• INFORMATION GIVEN:
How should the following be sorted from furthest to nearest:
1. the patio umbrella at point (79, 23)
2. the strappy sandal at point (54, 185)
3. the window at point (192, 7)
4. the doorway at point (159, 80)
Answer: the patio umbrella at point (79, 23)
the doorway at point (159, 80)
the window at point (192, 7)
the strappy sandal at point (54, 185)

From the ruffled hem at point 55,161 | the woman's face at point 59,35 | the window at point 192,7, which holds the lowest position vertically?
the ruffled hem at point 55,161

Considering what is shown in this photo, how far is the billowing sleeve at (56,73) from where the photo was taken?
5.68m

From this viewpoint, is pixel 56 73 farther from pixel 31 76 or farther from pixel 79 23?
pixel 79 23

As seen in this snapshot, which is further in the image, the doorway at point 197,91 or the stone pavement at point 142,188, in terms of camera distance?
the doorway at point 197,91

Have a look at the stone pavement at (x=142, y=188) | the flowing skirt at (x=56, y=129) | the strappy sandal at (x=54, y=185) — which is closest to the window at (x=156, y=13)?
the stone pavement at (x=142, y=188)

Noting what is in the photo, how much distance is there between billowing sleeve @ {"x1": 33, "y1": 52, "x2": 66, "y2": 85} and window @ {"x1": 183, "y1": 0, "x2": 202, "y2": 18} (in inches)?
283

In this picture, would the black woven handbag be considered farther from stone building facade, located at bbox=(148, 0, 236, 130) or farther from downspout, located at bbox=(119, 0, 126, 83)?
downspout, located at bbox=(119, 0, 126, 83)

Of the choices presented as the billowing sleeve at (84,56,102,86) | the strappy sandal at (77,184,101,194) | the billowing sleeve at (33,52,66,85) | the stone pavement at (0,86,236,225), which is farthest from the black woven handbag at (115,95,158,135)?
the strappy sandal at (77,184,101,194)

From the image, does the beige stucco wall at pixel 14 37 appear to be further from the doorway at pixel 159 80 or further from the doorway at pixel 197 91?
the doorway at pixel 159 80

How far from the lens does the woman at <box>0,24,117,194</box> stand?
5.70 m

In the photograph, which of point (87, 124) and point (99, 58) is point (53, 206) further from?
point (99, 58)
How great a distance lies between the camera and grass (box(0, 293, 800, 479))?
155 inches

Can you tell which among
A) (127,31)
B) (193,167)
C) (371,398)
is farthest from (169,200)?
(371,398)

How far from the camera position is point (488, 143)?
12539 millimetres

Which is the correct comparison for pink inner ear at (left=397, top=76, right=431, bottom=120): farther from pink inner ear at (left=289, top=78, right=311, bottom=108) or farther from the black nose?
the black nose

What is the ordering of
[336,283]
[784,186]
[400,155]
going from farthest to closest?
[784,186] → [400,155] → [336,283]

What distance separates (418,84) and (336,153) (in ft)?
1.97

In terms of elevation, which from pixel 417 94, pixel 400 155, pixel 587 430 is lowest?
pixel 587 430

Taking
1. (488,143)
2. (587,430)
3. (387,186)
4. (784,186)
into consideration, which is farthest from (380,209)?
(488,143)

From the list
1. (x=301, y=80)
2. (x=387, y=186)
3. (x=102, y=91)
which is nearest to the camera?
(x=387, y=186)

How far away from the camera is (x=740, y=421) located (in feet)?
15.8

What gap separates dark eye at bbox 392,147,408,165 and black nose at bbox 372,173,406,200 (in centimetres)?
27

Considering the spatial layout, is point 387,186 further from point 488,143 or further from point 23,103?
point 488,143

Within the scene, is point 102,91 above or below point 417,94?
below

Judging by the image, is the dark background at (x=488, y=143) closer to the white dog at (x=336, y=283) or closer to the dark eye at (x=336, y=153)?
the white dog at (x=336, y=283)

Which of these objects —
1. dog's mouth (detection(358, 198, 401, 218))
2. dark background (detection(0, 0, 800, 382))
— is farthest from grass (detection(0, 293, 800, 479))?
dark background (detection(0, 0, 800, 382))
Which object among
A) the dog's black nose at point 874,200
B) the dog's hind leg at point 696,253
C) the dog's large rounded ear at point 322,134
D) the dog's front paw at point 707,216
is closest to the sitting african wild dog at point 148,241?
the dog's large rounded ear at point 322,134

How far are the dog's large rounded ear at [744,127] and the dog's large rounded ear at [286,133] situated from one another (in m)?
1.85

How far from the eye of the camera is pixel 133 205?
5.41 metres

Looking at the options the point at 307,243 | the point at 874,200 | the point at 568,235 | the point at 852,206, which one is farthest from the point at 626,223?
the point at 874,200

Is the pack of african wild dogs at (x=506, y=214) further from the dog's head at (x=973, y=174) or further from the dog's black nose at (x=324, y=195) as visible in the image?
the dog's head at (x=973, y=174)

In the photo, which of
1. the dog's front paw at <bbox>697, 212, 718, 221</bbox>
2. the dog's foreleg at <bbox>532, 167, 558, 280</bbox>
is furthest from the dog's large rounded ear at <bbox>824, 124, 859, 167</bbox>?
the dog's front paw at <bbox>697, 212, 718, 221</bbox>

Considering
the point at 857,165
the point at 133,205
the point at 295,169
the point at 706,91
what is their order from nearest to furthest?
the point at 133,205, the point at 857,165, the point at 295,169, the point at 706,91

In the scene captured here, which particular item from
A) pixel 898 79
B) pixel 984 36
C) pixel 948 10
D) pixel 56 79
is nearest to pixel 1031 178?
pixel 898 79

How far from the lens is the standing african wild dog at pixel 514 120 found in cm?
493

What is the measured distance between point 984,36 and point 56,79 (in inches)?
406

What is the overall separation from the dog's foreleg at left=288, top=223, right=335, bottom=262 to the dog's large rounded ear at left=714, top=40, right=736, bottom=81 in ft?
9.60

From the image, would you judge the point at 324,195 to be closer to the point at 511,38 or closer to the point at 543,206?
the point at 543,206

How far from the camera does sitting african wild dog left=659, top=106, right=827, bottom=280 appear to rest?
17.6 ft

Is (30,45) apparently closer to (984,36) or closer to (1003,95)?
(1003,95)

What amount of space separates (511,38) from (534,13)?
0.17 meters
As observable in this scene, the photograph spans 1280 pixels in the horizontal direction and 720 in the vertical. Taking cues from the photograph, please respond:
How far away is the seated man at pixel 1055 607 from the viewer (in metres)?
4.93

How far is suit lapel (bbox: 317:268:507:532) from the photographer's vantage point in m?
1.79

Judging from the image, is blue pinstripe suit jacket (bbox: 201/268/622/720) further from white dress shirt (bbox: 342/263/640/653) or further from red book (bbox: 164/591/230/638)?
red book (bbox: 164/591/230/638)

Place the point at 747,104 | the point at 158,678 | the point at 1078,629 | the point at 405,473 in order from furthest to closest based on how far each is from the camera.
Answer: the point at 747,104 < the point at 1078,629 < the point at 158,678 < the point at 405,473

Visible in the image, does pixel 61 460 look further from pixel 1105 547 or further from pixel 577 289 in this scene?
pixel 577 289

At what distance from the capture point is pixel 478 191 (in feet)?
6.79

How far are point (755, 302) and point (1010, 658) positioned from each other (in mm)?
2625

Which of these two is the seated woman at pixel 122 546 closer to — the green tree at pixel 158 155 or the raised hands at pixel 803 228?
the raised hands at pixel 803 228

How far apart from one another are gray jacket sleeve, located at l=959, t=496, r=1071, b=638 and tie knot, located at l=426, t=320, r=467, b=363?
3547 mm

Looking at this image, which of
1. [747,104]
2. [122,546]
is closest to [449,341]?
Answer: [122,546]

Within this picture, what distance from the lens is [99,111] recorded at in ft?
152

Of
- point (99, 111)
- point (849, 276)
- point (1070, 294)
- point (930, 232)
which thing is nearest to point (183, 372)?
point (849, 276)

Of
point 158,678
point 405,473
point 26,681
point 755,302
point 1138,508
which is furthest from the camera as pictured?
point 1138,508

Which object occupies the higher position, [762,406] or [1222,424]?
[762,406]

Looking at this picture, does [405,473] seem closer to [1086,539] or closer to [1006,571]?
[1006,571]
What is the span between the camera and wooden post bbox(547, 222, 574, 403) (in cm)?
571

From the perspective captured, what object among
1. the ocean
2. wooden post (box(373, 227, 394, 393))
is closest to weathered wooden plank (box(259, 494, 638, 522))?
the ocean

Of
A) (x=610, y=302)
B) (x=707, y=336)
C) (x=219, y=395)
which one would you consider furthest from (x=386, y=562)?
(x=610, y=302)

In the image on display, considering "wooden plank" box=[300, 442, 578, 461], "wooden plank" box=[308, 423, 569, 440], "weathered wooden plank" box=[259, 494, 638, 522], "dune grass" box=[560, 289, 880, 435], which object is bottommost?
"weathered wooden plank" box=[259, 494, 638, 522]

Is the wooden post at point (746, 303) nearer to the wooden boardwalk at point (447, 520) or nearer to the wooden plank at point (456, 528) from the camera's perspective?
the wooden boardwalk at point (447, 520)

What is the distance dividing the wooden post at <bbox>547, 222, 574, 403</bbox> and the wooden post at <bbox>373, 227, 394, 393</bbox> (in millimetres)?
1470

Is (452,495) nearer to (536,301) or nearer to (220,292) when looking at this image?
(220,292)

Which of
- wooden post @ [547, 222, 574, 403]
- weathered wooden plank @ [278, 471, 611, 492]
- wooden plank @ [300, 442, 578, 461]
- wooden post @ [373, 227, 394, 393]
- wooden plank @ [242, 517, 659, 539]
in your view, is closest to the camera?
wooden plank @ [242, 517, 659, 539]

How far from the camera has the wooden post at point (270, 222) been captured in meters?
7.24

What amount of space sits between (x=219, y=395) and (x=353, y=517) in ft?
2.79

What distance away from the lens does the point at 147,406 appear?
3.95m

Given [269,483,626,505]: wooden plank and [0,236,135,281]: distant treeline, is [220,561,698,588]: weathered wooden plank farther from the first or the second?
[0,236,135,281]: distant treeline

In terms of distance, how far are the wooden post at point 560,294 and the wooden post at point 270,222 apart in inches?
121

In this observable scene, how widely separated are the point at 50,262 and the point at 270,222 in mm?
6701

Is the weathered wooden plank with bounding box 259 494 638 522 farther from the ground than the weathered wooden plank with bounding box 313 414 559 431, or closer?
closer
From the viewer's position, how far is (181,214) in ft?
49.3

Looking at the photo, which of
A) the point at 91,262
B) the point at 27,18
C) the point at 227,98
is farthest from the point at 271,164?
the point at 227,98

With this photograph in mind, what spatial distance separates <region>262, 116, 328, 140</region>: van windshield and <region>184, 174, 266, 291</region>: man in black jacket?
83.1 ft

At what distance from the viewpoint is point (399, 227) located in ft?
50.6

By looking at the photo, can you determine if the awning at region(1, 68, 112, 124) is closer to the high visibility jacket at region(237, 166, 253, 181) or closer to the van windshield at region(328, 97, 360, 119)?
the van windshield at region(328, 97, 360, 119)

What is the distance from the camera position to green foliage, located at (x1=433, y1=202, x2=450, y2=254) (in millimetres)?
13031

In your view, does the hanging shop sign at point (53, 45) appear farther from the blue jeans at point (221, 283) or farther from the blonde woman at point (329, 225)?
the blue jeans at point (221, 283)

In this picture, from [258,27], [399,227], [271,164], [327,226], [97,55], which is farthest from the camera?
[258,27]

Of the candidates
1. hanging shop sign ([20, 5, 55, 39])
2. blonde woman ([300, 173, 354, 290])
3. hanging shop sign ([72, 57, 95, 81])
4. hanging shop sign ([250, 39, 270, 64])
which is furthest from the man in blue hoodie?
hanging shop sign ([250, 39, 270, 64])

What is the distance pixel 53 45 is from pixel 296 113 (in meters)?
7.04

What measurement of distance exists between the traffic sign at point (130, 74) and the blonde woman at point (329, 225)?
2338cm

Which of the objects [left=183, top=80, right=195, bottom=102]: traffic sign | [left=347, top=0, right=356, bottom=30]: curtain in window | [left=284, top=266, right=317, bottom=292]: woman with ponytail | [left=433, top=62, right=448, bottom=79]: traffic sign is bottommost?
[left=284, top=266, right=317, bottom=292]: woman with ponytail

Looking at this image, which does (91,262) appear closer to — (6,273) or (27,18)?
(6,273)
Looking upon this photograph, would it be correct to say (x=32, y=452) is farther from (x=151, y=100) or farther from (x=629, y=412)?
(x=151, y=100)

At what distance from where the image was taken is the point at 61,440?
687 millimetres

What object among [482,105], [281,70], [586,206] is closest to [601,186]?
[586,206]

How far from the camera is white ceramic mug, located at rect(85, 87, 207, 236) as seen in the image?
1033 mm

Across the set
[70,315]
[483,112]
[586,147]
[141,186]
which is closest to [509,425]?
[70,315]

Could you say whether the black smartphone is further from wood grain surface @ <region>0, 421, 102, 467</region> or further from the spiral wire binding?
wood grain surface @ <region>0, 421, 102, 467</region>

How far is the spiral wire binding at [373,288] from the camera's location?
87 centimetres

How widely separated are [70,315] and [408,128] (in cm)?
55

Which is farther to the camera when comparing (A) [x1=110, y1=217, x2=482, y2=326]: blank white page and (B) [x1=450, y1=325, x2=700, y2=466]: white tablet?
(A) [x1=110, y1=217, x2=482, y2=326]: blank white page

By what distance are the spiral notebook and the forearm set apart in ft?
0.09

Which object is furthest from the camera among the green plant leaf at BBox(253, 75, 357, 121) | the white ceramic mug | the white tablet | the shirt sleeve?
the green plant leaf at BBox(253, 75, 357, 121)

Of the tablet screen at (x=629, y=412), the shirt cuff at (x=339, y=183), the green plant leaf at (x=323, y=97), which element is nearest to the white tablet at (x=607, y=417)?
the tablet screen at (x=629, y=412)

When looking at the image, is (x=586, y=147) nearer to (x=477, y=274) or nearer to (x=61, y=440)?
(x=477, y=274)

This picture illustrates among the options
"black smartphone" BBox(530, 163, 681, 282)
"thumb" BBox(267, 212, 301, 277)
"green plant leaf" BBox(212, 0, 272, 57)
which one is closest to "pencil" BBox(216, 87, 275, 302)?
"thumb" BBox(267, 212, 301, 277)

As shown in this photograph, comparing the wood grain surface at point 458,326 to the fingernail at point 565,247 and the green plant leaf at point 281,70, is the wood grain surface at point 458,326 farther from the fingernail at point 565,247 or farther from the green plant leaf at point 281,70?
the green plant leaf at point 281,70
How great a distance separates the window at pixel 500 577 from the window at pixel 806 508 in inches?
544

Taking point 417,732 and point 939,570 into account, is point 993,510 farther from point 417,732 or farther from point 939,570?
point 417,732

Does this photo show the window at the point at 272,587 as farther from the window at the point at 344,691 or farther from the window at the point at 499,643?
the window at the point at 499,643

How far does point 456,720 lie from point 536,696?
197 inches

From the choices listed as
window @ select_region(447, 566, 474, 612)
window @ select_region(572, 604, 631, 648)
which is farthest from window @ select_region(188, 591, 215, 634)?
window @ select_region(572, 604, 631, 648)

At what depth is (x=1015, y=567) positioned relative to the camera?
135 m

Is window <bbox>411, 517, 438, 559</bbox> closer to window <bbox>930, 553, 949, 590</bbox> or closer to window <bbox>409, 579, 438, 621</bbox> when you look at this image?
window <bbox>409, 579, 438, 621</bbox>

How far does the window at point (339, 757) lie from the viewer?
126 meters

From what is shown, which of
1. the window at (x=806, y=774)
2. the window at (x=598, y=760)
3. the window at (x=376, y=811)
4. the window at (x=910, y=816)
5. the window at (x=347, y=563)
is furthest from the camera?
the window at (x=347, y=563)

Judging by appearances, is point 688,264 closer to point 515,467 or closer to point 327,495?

• TASK PROMPT:
Rewrite the lines from the one containing "What is the distance from" through the one containing "687 millimetres", inclusive, so that "traffic sign" becomes "road sign" and nothing else changes.

• ANSWER TO THIS PROBLEM:
What is the distance from the camera position to green foliage, located at (x1=433, y1=202, x2=450, y2=254) (in millimetres)?
13031

In your view, does the hanging shop sign at point (53, 45) appear farther from the blue jeans at point (221, 283) or farther from the blonde woman at point (329, 225)?
the blue jeans at point (221, 283)

In this picture, from [258,27], [399,227], [271,164], [327,226], [97,55], which is farthest from the camera?
[258,27]

Of the candidates
1. hanging shop sign ([20, 5, 55, 39])
2. blonde woman ([300, 173, 354, 290])
3. hanging shop sign ([72, 57, 95, 81])
4. hanging shop sign ([250, 39, 270, 64])
which is furthest from the man in blue hoodie?
hanging shop sign ([250, 39, 270, 64])

What is the distance pixel 53 45 is from pixel 296 113 (in meters)?
7.04

What measurement of distance exists between the road sign at point (130, 74) and the blonde woman at point (329, 225)?
2338cm

Which of the objects [left=183, top=80, right=195, bottom=102]: road sign | [left=347, top=0, right=356, bottom=30]: curtain in window | [left=284, top=266, right=317, bottom=292]: woman with ponytail | [left=433, top=62, right=448, bottom=79]: road sign is bottommost?
[left=284, top=266, right=317, bottom=292]: woman with ponytail

Looking at this image, which does (91,262) appear closer to — (6,273) or (27,18)?
(6,273)
Looking upon this photograph, would it be correct to say (x=32, y=452) is farther from (x=151, y=100) or farther from (x=629, y=412)?
(x=151, y=100)

At what distance from where the image was taken is the point at 61,440?
687 millimetres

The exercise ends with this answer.